Well, l think there is a very serious problem if she is saying this because she is deriving her sense of self-worth from the relationship in general, and in particular from the attention that you are showing her. It is a problem because although she probably doesn’t realise it or mean to, she is actually using you as an emotional tranquiliser, and you are only making the situation worse by feeding it in the belief that both of you are in love.
The danger is when both parties lack the insight to see that they are really using each other. They go on to get married, and then eventually the attention they used to show each other out of unspoken and unrecognised necessity must be directed towards the children, and then they wonder what went wrong because each person feels deprived of attention from the other. In fact, nothing went wrong because it wasn’t right to begin with.

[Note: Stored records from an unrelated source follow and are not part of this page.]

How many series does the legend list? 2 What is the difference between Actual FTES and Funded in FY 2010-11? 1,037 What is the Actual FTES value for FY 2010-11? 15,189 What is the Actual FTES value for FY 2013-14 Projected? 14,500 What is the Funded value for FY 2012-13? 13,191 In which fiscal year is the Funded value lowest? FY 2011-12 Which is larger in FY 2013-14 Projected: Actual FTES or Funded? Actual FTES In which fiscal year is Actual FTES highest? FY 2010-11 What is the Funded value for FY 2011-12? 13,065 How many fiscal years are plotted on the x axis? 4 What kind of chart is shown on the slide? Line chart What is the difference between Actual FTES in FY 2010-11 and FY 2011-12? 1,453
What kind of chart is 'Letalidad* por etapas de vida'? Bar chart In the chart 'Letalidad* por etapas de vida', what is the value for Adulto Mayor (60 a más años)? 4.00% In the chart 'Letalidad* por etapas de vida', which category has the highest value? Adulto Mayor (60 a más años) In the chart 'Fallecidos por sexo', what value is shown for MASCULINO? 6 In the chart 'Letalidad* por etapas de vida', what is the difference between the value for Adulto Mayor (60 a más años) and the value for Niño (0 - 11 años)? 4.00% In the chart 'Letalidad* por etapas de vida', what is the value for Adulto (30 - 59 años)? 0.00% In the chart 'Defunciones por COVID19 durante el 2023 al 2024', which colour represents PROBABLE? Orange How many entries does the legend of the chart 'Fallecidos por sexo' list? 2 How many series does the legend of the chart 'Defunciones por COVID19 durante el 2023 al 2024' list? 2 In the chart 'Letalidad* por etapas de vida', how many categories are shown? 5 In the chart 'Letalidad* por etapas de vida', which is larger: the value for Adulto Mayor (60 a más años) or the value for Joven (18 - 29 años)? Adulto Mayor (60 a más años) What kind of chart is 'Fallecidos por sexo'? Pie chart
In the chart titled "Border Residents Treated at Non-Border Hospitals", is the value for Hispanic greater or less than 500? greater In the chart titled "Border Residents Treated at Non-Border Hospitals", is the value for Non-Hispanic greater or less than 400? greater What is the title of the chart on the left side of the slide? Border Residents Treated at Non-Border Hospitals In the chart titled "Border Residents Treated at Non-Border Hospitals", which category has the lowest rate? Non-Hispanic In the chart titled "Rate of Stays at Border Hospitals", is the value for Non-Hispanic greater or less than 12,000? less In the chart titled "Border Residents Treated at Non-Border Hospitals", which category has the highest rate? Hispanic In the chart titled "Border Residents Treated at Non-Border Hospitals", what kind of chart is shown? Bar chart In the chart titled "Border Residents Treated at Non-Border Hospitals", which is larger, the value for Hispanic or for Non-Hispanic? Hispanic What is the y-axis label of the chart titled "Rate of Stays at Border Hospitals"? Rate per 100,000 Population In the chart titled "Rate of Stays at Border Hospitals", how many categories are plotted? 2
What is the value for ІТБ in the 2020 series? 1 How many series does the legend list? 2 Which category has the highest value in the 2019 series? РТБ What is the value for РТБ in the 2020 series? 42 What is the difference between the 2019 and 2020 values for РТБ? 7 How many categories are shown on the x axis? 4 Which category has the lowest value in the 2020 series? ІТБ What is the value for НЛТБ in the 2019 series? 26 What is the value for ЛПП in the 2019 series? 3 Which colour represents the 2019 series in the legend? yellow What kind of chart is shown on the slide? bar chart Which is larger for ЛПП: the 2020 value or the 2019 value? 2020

You see, neither person in the above example is capable of love because their relationships with other people are driven by getting rather than giving. Eventually something has to give, and in the context of this thread, that often and sadly means separation.
It’s a bit like an example l heard about piety. A person can attend daily Mass, say the Rosary daily, go to frequent Confession, and yet habitually fly off the handle at their neighbour for the smallest thing. How is such a thing possible? Probably because piety to that person is what a bottle of alcohol, a hit of heroin, a packet of cigarettes, or the attention garnered from wearing immodest clothes is to another: a temporary distraction from some form of pain, incurred either during their childhood or during their adult life, which the person never really confronts. The pain becomes buried, it simmers, and then it takes a hold of the person in other ways which leaves them painfully and, if left unresolved or untreated, permanently mystified. Often, though, people just resign their identity to their pain without ever acknowledging it. They might even say that’s how God made them when in fact it could be how they made themselves or allowed themselves to become.
In the case of a husband and wife, well, when the temporary hits of spousal affection wear off, enter alcohol addiction, enter adultery, you name it. The other person has become like a bottle of beer, but unlike a beer, a human being cannot be thrown away, cannot be consumed at leisure and to excess whenever the need arises. What happens when their partner becomes seriously ill or depressed?
This is just one example. I could give many others. My point being, and it’s a pretty simple one, is that instead of turning to God when they should, people turn to each other for fulfillment. It might work for a while, but it’s not sustainable, and by the time either person realises what’s gonig on, the damage has already been done. They turn to God at the end rather than at the beginning.
I hope my post shows a few possible consequences of that.
When people talk about being “whole”, they are simply talking about what makes them tick, what drives them. Unfortunately, secular culture encourages people to draw all of their strength from within, and to base all of their value on what they can provide and possess. The problem comes about when a person goes through hard times, as we have already seen, since everything they’ve based their life on and around is in pieces. Faith and trust in God is replaced by consumerism, careerism and exploitation that is cleverly rebadged as some kind of spirituality. But enough of that tangent.
What we need to do is to examine who we are, in a psychological or natural sense, in the context of what we are in a supernatural sense.
I don’t think l’m saying anything unreasonable or heretical here.